━━━━━ Data section ━━━━━

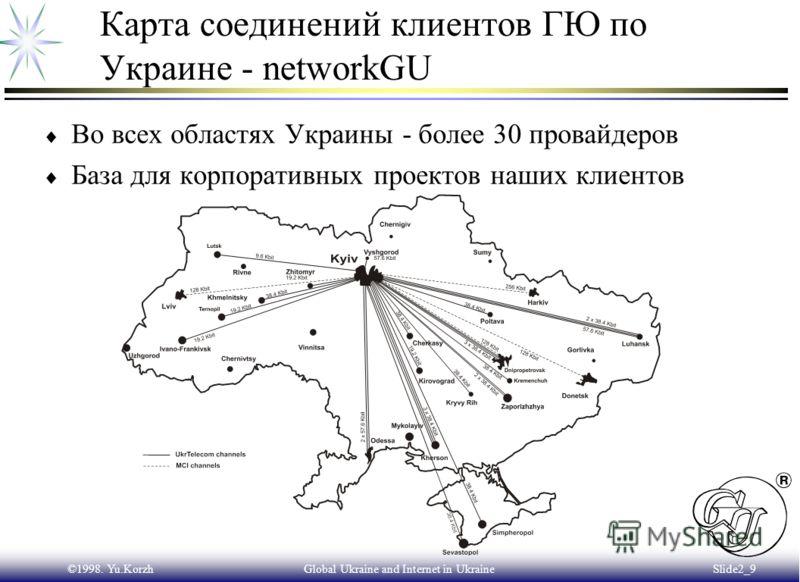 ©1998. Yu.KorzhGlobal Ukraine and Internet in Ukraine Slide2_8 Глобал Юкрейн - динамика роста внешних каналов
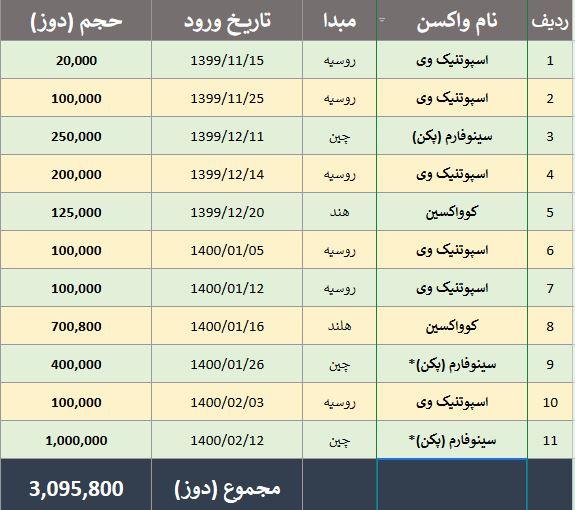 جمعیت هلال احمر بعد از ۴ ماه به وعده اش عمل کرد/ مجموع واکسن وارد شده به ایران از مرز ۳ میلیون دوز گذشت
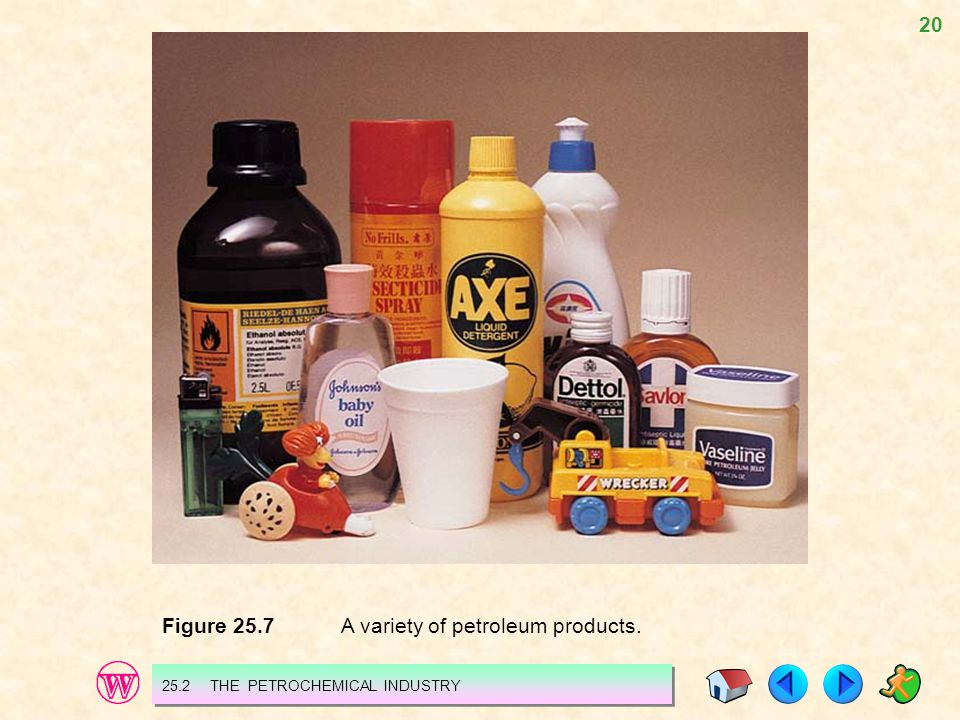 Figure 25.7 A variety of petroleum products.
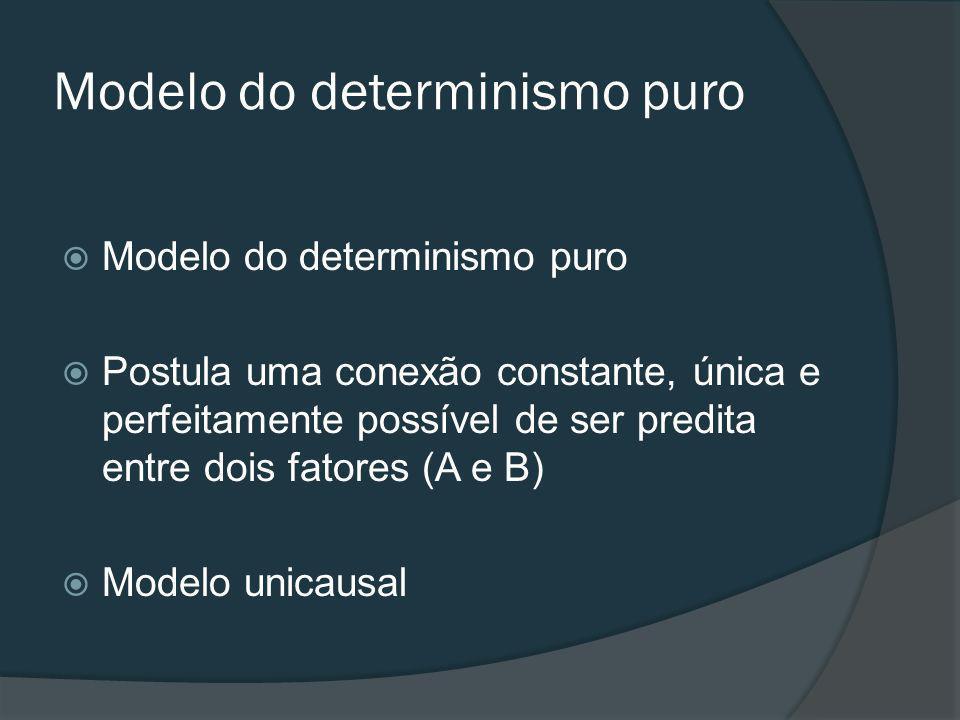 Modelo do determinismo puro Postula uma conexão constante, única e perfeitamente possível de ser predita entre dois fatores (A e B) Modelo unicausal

━━━━━

Assigned task.
Every word of the data should be reproduced exactly; please omit any pictures.

Final answer.
 ©1998. Yu.KorzhGlobal Ukraine and Internet in Ukraine Slide2_8 Глобал Юкрейн - динамика роста внешних каналов
 جمعیت هلال احمر بعد از ۴ ماه به وعده اش عمل کرد/ مجموع واکسن وارد شده به ایران از مرز ۳ میلیون دوز گذشت
 Figure 25.7 A variety of petroleum products.
 Modelo do determinismo puro Postula uma conexão constante, única e perfeitamente possível de ser predita entre dois fatores (A e B) Modelo unicausal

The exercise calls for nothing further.